The Netherlands celebrates 30 years of diplomatic relations with Slovenia and offers a bee house as a gift

NETHERLANDS, May 19 – News item | 19-05-2022 | 15:17

This year we are celebrating 30 years of diplomatic relations with Slovenia. To mark this, on May 20 – World Bee Day – the Netherlands will gift Slovenia with a bee house. Dutch Ambassador Johan Verboom talks about bee culture in Slovenia. “Bees are almost sacred here,” he says.

Many schools in Slovenia have a bee house, so from an early age children learn about the importance of bees. In addition to producing honey, bees also pollinate many crops that we eat. “We donate a bee house to a school in Duplek, which is a two-hour drive from the capital, Ljubljana,” says Johan. “We have invited Belgium and Luxembourg to join us, so the presentation will be a Benelux event.”

After discussions with the Slovenian Embassy in The Hague, it was decided to celebrate this anniversary in both countries. The Slovenian embassy will therefore plant 30 rose bushes in the Westbroek park in The Hague, because roses also depend on bees for pollination.

Close partner

Slovenia only became an independent nation in 1991. Until then, it was part of the former Yugoslavia. In 2004, it became the first country in the region to join the European Union.

As Johan points out, Slovenia and the Netherlands have been close partners ever since. They seek to support each other within the EU and NATO and as a Schengen country. “We work closely together in many areas and our bilateral relations are excellent,” he said. “Trade between our countries amounts to 1.7 billion euros per year and it continues to grow. All the flowers I see here come from the Netherlands, and our innovative solutions for a circular economy are attracting considerable interest. In turn, we import pharmaceutical and agricultural products and machinery from Slovenia.

The Netherlands is popular among Slovenians. “Dutch is taught at the University of Ljubljana and we now have 400 alumni in our database,” says Johan. “Dutch books are translated into Slovenian and Dutch artists organize exhibitions here. This month, for example, there is a photo exhibition and an exhibition on biodesign.

world bee day

Bees are almost sacred in Slovenia, which has more beekeepers than any other country in the world – four out of every thousand Slovenians keep bees. Wherever Ambassador Johan Verboom goes, he sees apiaries. “The facades of the bee houses are painted in various bright colors and patterns,” he says. “The main goal is to help beekeepers separate the different families of bees, but the houses are also works of art that brighten up the landscape.”

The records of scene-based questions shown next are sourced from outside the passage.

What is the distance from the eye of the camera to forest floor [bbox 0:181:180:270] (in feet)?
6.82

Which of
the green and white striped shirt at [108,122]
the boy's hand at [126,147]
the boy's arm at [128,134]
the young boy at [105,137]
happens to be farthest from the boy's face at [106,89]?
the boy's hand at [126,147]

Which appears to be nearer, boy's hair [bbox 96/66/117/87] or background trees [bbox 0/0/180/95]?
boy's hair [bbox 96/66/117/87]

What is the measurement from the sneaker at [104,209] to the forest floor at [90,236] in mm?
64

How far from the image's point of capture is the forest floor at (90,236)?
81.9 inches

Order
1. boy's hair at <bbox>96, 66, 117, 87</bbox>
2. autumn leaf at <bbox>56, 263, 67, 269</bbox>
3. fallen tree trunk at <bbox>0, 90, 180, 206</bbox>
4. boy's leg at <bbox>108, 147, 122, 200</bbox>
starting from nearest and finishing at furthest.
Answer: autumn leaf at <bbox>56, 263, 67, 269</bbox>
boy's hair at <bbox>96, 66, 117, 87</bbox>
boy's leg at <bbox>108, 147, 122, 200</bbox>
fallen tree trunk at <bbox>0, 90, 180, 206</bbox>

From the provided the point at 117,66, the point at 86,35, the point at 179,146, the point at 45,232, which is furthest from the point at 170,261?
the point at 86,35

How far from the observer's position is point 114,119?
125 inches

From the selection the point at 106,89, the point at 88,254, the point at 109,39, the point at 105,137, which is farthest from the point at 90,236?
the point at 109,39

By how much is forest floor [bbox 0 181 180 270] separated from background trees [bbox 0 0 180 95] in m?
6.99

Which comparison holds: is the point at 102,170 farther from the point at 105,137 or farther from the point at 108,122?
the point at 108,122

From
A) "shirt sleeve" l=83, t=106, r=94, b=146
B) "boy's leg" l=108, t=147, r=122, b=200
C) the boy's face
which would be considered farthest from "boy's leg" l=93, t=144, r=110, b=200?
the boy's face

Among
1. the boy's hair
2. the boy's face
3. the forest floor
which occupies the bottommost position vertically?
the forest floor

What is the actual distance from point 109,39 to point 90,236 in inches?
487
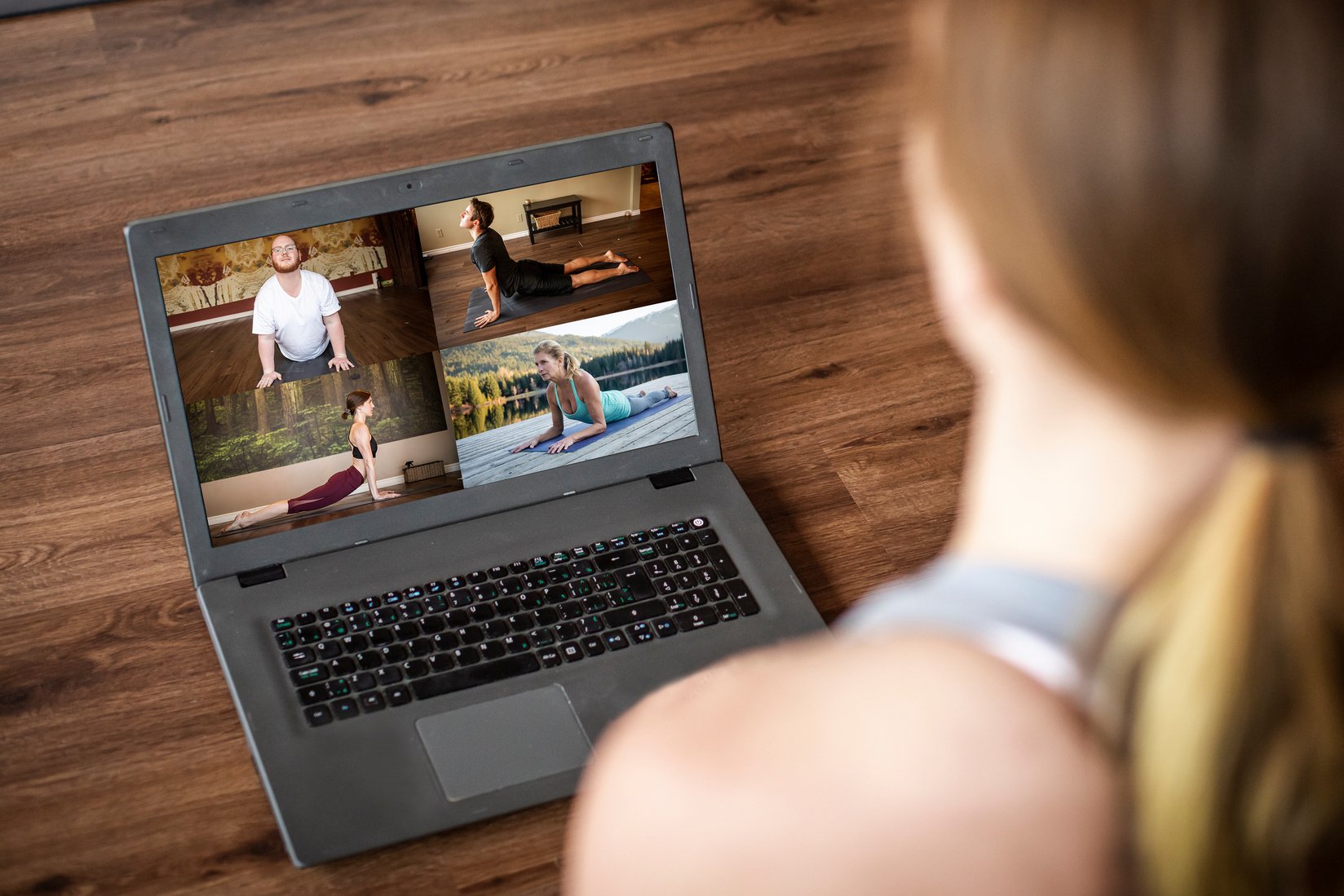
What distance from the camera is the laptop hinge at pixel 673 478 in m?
0.93

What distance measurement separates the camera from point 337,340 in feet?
2.82

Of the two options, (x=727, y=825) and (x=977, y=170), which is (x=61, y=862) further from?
(x=977, y=170)

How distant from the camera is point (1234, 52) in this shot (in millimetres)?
320

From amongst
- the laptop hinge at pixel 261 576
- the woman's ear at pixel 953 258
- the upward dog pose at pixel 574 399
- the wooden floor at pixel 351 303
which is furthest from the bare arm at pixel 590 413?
the woman's ear at pixel 953 258

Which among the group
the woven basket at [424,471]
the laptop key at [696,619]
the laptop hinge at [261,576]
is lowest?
the laptop key at [696,619]

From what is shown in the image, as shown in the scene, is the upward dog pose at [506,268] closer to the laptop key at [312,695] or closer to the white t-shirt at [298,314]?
the white t-shirt at [298,314]

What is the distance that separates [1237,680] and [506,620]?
545mm

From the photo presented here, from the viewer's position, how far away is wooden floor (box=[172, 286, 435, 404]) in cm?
84

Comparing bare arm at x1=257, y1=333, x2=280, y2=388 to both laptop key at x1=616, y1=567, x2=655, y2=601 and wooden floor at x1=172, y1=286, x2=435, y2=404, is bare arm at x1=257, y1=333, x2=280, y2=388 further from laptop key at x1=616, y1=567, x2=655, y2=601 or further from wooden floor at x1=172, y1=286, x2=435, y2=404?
laptop key at x1=616, y1=567, x2=655, y2=601

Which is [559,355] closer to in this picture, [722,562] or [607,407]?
[607,407]

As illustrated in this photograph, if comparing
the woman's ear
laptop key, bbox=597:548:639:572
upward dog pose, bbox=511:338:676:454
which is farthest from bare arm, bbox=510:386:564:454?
the woman's ear

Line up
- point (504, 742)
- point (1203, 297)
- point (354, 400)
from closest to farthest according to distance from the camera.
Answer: point (1203, 297) < point (504, 742) < point (354, 400)

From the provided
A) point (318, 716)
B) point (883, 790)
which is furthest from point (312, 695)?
point (883, 790)

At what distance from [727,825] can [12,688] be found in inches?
25.1
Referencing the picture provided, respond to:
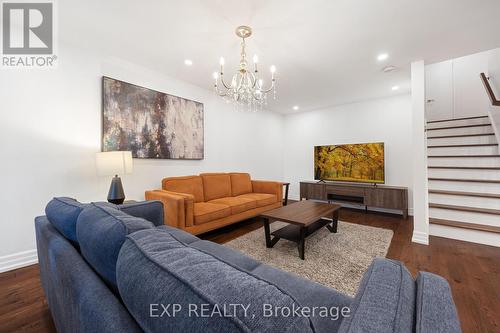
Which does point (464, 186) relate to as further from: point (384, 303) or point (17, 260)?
point (17, 260)

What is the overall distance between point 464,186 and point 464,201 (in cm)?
28

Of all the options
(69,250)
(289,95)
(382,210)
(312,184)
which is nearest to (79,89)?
(69,250)

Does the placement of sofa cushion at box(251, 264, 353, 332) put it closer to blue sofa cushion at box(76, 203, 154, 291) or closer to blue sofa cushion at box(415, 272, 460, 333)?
blue sofa cushion at box(415, 272, 460, 333)

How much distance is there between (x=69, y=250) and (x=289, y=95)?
421 cm

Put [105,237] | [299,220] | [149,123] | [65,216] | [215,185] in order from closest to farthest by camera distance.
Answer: [105,237] < [65,216] < [299,220] < [149,123] < [215,185]

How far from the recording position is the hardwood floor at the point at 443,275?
1.42 meters

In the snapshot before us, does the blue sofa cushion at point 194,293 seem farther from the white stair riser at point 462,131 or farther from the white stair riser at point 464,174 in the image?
the white stair riser at point 462,131

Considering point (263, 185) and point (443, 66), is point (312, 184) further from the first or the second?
point (443, 66)

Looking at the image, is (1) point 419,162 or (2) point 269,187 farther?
(2) point 269,187

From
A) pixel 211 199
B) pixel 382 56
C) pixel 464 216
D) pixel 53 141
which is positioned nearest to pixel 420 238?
pixel 464 216

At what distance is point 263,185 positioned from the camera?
13.5ft

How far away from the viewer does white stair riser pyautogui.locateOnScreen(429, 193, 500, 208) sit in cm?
281

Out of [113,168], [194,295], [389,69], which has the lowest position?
[194,295]

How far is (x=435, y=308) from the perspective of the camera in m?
0.56
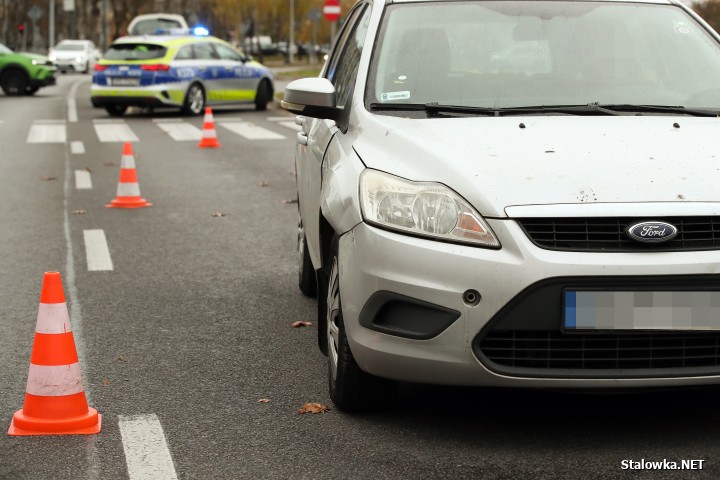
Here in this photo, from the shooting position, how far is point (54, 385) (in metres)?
4.93

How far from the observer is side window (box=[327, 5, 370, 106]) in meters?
6.00

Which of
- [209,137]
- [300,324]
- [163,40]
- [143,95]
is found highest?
[163,40]

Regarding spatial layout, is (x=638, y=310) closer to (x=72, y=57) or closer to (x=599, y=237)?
(x=599, y=237)

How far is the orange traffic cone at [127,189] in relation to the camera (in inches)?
477

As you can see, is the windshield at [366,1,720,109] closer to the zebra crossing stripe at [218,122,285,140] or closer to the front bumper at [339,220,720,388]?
the front bumper at [339,220,720,388]

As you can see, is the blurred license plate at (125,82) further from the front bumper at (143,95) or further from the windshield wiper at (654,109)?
the windshield wiper at (654,109)

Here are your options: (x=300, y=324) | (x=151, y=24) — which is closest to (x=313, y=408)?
(x=300, y=324)

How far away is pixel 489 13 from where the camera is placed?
596 centimetres

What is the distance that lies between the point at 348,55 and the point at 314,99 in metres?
0.91

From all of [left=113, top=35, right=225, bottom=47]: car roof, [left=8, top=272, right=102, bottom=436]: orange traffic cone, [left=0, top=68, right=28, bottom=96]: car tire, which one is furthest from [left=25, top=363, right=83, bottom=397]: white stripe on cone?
[left=0, top=68, right=28, bottom=96]: car tire

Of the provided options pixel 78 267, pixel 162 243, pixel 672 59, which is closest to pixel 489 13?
pixel 672 59

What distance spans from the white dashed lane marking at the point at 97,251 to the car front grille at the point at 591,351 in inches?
185

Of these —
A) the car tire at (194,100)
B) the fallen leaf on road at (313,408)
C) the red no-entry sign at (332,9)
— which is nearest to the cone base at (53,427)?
the fallen leaf on road at (313,408)

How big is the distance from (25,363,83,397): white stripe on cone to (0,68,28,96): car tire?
29984 mm
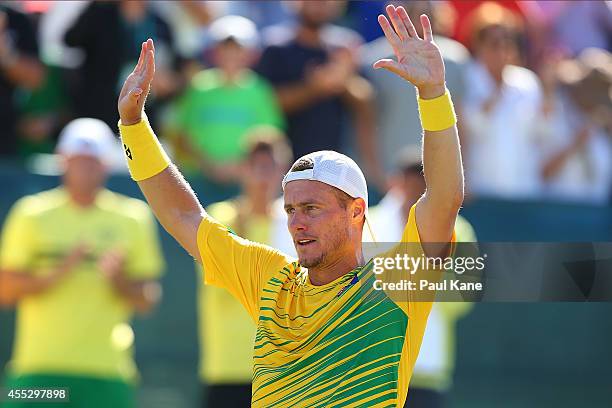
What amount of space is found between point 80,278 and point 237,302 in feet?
3.22

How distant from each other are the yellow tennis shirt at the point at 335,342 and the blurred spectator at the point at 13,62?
17.4ft

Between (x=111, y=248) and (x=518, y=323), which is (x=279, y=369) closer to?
(x=111, y=248)

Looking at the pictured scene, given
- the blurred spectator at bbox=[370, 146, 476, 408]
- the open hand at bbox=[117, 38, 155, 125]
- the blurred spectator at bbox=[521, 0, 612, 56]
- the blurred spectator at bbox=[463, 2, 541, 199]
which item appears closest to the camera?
the open hand at bbox=[117, 38, 155, 125]

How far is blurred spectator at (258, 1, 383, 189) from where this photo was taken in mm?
9508

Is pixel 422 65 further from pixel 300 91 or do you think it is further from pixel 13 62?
pixel 13 62

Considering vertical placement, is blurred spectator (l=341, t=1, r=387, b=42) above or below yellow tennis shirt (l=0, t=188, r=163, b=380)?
above

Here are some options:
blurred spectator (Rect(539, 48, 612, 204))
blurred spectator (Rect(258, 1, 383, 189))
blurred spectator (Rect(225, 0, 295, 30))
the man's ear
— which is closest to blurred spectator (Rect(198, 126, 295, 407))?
blurred spectator (Rect(258, 1, 383, 189))

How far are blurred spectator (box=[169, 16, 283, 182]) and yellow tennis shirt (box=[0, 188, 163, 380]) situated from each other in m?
1.16

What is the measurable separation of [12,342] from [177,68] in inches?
93.7

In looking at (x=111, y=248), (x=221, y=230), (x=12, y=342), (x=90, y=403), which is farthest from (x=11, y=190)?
(x=221, y=230)

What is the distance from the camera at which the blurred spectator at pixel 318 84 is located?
9.51 metres

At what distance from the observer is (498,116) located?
9750 mm

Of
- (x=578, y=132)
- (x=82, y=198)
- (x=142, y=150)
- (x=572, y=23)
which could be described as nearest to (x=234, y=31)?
(x=82, y=198)

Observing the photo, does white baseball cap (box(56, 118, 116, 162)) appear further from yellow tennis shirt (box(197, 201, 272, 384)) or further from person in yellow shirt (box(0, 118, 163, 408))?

Because bees are so important to Slovenians, they successfully lobbied the United Nations for a World Bee Day. Starting in 2018, people around the world celebrate the role of bees and other pollinators on May 20. This is the birth date of Anton Janša, a pioneer of modern beekeeping. “Namesake of Slovenian Prime Minister Janez Janša!

“Slovenes are experts in beekeeping,” continues Johan. “Each year, the country produces 25 tons of honey. There are around 170,000 bee colonies here and 500 species of bees. Johan is particularly impressed by the fact that the honey is both produced and sold locally. “Beekeeping is the national sport.

Protecting bees in the Netherlands and elsewhere

Bees not only produce honey, they also pollinate many food crops, especially fruits and vegetables. Without bees, we would lose these foods and our food security would be at risk.

In the Netherlands, wild bees are threatened by urbanization and intensive agriculture. The Netherlands has therefore developed an action plan to protect bees and other pollinators essential to our food supply.

At the international level, the Netherlands has taken the initiative for countries to work more closely together to promote bees and other pollinators. These countries form the Coalition of Volunteers on Pollinators.